▸ **Available records**

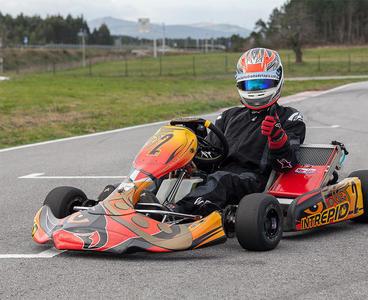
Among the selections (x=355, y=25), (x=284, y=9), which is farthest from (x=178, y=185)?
(x=355, y=25)

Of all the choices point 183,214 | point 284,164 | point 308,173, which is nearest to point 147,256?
point 183,214

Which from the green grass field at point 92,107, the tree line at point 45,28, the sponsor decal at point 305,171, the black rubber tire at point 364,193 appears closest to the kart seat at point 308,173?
the sponsor decal at point 305,171

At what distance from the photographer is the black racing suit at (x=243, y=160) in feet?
17.2

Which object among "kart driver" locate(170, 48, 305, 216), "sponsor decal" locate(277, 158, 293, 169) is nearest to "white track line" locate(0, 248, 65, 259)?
"kart driver" locate(170, 48, 305, 216)

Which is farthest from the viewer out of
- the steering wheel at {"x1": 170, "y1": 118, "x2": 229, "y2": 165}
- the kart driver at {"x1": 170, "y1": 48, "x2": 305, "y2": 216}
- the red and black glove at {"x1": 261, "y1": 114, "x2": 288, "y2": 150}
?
the steering wheel at {"x1": 170, "y1": 118, "x2": 229, "y2": 165}

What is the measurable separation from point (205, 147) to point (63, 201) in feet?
3.94

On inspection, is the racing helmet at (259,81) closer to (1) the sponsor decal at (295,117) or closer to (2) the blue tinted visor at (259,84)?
(2) the blue tinted visor at (259,84)

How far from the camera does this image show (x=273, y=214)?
5.10 m

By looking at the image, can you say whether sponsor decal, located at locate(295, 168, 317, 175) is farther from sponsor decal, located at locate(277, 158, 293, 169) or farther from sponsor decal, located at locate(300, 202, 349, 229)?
sponsor decal, located at locate(300, 202, 349, 229)

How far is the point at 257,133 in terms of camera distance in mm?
5816

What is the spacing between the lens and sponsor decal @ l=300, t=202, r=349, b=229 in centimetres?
543

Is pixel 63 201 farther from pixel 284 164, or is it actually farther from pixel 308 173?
pixel 308 173

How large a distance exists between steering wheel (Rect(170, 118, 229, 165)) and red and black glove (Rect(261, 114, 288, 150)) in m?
0.37

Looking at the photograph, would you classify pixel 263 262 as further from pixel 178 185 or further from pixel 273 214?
pixel 178 185
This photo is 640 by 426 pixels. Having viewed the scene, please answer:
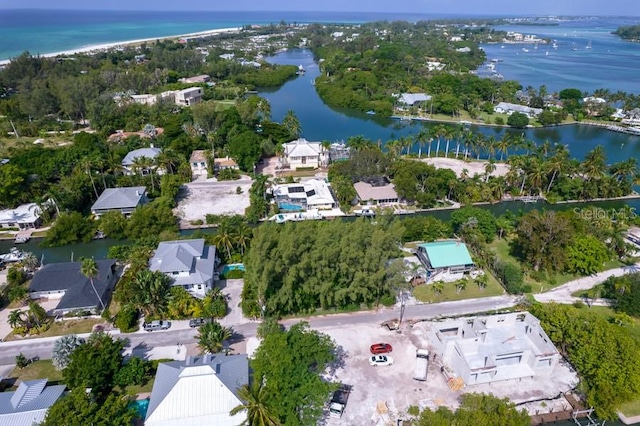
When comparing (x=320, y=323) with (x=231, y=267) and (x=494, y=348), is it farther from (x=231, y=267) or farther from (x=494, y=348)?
(x=494, y=348)

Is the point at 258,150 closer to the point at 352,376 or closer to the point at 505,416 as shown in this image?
the point at 352,376

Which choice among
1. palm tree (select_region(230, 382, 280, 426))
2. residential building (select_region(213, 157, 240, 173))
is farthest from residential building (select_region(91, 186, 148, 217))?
palm tree (select_region(230, 382, 280, 426))

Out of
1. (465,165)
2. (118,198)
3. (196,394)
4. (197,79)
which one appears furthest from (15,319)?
(197,79)

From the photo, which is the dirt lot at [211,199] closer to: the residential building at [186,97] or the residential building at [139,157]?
the residential building at [139,157]

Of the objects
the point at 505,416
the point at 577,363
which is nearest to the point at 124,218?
the point at 505,416

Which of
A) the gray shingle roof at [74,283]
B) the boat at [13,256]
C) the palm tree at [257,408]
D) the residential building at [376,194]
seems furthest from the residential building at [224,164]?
the palm tree at [257,408]
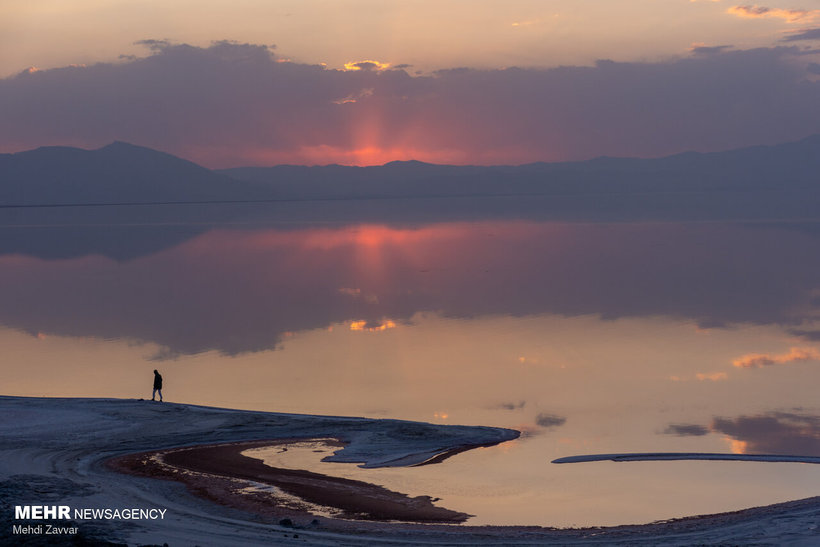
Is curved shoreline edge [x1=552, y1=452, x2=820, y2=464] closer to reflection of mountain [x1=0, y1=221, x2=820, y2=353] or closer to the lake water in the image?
the lake water

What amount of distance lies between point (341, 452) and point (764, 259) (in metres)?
58.0

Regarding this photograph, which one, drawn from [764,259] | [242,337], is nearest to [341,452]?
[242,337]

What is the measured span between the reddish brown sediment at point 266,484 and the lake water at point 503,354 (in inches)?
29.0

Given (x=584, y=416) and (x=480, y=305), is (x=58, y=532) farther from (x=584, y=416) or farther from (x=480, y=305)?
(x=480, y=305)

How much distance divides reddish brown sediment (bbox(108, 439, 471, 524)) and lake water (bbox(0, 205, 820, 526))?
736mm

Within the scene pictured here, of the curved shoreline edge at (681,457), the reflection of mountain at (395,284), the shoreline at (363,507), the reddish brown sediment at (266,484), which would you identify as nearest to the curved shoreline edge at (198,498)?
the shoreline at (363,507)

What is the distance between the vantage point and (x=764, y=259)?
237 ft

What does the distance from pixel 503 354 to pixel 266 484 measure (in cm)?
1723

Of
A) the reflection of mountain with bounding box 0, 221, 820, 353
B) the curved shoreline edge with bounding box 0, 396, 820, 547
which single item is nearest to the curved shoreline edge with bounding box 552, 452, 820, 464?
the curved shoreline edge with bounding box 0, 396, 820, 547

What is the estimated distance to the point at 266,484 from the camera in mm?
19797

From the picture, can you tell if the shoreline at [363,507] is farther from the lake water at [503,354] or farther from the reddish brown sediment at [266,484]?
the lake water at [503,354]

▸ **Stated task**
Pull out each line above that contains the word "distance", copying every one in full. Case matters.

▸ **Answer to the problem**
At what distance from the photographer is the black racing suit at (x=243, y=160) in feet?
How far is the point at 257,133 in terms of camera distance in mm?
How large a distance exists between steering wheel (Rect(170, 118, 229, 165)) and red and black glove (Rect(261, 114, 288, 150)) in m?
What amount of distance lies between point (341, 452) and point (764, 259) (in metres)?
How much distance divides reddish brown sediment (bbox(108, 439, 471, 524)) and lake water (bbox(0, 205, 820, 526))?
What is the distance between the vantage point and (x=764, y=259)?
What does the distance from pixel 503 354 to pixel 266 484 measure (in cm)?
What is the estimated distance to the point at 266,484 from the camera in mm?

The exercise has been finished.